Letter from a Region in My Mind (1962)

Letter from a Region in My Mind (1962) combines eloquent personal accounts of experiencing racism, with authoritative perspectives on the origins and prognosis of the problem

My friend, writer J. L. Moultrie, recommended Letter from a Region in My Mind,a long essay James Baldwin published in The New Yorker (1962). This essay was my first experience with Baldwin; I found it emotionally demanding, intellectually largely novel territory – and a rewarding read. Baldwin published Letter fourteen years after emigrating from the US: it was in France that he would spend most of the rest of his life. He had concluded that, for an African American of his day, it was impossible to live, in the U.S., simply as a human being. Letter weaves multiple strands of Baldwin’s experiences with racism: its historical roots, its interactions with religion, its effects on white and black Americans, some of the solutions or palliatives various groups were trying – and the prognosis for America’s racism problem.

Letter transitions deftly between episodic anecdotes, assessments of Baldwin’s own life-phases, and systemic analyses of the social-cultural factors behind racism. This scope accommodates a breadth of perspective: from close readings of the Bible to an assessment of Elijah Muhammad’s charisma and goals. Letter traverses multiple levels of analysis – intrapersonal, interpersonal, inter-communal, and national – to offer an ambitious examination of racism as a personal and political problem.

It is an examination of racism very specific to its time and place: mid-century U.S. Outside this context, many of Baldwin’s generalisations make little sense. E.g. “God had come a long way from the desert—but then so had Allah, though in a very different direction. God, going north, and rising on the wings of power, had become white, and Allah, out of power, and on the dark side of Heaven, had become—for all practical purposes, anyway—black.” Given that the Muslim-dominated Middle East posed, for centuries, a formidable cultural and political challenge to the Christian-dominated west, it’s important to remember, when facing such big generalisations, that Baldwin means to apply them only to his time and place.

Baldwin’s gaze is compassionate and unflinching. This combination shines clearest when he examines himself. He narrates becoming a youth pastor, partly motivated by his dynamics with his father, a Baptist preacher. The writer’s attraction to the church was multifactorial: competing with his father; escaping his father’s power – “When I was writing sermons, there were hours and even days when I could not be disturbed”; and relishing the power to move his congregation to agony and ecstasy. As youth pastor, Baldwin achieved early insights into the moral bankruptcy of the church as an institution. But these insights came via subjecting himself to scrutiny, and finding there much that was dubious.
-*-*-
**GOAL 1**
From the passage on Baldwin's essay, return the stretch from "My friend, writer" through "America’s racism problem." word for word.
The passage on Baldwin's essay and the listing that follows have no connection to each other.
-*-*-
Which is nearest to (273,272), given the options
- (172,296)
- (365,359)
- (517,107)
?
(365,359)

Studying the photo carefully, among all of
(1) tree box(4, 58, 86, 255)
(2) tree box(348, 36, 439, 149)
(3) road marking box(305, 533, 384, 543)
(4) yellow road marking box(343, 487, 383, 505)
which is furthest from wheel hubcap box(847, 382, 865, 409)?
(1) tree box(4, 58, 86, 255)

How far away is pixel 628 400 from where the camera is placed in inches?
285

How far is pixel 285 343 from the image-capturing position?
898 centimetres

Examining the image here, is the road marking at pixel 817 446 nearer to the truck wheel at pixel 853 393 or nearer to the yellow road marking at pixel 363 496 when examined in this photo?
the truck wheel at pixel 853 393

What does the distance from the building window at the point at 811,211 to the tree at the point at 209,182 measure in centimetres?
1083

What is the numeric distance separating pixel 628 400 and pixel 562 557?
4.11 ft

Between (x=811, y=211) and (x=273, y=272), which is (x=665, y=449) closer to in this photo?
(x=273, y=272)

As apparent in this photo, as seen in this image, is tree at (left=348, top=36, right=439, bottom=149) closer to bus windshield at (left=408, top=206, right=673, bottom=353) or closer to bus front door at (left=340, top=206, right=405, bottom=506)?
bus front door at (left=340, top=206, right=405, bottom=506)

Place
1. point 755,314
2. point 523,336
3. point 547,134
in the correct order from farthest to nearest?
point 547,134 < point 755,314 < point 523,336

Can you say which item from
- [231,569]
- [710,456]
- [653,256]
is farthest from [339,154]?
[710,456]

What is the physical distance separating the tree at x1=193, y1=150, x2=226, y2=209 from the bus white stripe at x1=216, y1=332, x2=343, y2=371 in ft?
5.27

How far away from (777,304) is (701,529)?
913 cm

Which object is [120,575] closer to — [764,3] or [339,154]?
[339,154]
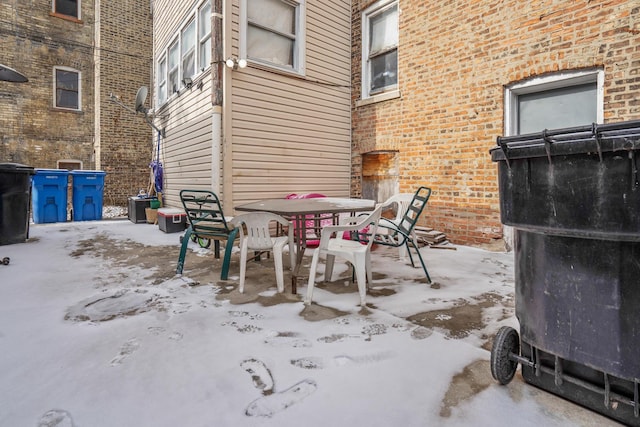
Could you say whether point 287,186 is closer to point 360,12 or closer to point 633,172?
point 360,12

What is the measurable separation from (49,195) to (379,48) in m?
8.12

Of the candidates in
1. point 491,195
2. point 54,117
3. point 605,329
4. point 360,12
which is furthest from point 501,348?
point 54,117

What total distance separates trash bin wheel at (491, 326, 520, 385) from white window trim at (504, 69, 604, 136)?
12.4 feet

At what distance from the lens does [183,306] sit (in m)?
2.77

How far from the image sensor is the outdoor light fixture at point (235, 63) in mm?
5340

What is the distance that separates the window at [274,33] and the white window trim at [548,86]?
3.61 m

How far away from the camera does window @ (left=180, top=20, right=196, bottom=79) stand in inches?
269

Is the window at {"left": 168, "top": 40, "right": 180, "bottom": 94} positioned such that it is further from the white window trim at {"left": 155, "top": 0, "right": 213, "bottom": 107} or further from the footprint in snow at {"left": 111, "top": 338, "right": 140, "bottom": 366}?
the footprint in snow at {"left": 111, "top": 338, "right": 140, "bottom": 366}

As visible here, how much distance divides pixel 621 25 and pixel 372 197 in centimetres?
428

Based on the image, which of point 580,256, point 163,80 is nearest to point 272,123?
point 163,80

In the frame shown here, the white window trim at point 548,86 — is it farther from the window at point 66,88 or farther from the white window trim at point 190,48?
the window at point 66,88

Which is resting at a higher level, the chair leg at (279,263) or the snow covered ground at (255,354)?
the chair leg at (279,263)

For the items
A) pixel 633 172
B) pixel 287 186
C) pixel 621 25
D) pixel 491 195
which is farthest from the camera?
pixel 287 186

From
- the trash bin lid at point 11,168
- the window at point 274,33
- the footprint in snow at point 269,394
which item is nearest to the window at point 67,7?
the trash bin lid at point 11,168
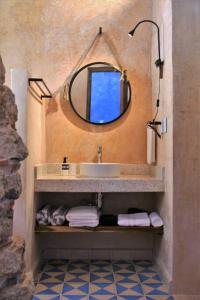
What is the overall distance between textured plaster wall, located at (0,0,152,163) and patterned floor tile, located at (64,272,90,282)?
1.17 meters

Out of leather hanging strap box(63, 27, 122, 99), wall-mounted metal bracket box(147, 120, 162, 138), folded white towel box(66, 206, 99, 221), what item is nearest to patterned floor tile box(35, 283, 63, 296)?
folded white towel box(66, 206, 99, 221)

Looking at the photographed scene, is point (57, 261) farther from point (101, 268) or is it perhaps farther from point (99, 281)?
point (99, 281)

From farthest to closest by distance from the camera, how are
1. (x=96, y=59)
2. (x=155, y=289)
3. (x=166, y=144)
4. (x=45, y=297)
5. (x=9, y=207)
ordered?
(x=96, y=59)
(x=166, y=144)
(x=155, y=289)
(x=45, y=297)
(x=9, y=207)

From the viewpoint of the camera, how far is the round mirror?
3389 millimetres

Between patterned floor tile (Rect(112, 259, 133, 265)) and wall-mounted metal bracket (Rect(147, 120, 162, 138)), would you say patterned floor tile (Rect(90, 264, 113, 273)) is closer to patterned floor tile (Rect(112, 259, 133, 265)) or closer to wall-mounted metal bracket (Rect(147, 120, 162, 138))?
patterned floor tile (Rect(112, 259, 133, 265))

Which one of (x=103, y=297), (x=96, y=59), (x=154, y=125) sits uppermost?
(x=96, y=59)

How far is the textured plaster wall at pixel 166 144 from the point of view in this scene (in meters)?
2.52

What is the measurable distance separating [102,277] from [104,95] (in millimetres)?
1855

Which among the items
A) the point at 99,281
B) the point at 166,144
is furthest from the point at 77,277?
the point at 166,144

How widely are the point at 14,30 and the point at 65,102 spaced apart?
3.25 feet

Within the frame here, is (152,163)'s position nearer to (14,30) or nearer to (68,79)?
(68,79)

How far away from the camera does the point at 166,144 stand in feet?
8.78

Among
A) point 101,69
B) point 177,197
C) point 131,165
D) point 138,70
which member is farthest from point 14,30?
point 177,197

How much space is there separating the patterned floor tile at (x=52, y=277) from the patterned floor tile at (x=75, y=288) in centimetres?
12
-*-*-
**GOAL 2**
Rewrite the stretch of the listing from the line containing "As apparent in" through the line containing "point 547,134 < point 755,314 < point 523,336" as a JSON list of strings, one string per line and no blank lines.

**RIGHT ANSWER 1**
My friend, writer J. L. Moultrie, recommended Letter from a Region in My Mind,a long essay James Baldwin published in The New Yorker (1962). This essay was my first experience with Baldwin; I found it emotionally demanding, intellectually largely novel territory – and a rewarding read. Baldwin published Letter fourteen years after emigrating from the US: it was in France that he would spend most of the rest of his life. He had concluded that, for an African American of his day, it was impossible to live, in the U.S., simply as a human being. Letter weaves multiple strands of Baldwin’s experiences with racism: its historical roots, its interactions with religion, its effects on white and black Americans, some of the solutions or palliatives various groups were trying – and the prognosis for America’s racism problem.

**RIGHT ANSWER 2**
[
  "As apparent in this photo, as seen in this image, is tree at (left=348, top=36, right=439, bottom=149) closer to bus windshield at (left=408, top=206, right=673, bottom=353) or closer to bus front door at (left=340, top=206, right=405, bottom=506)?",
  "bus front door at (left=340, top=206, right=405, bottom=506)",
  "Place",
  "1. point 755,314",
  "2. point 523,336",
  "3. point 547,134",
  "in the correct order from farthest to nearest?",
  "point 547,134 < point 755,314 < point 523,336"
]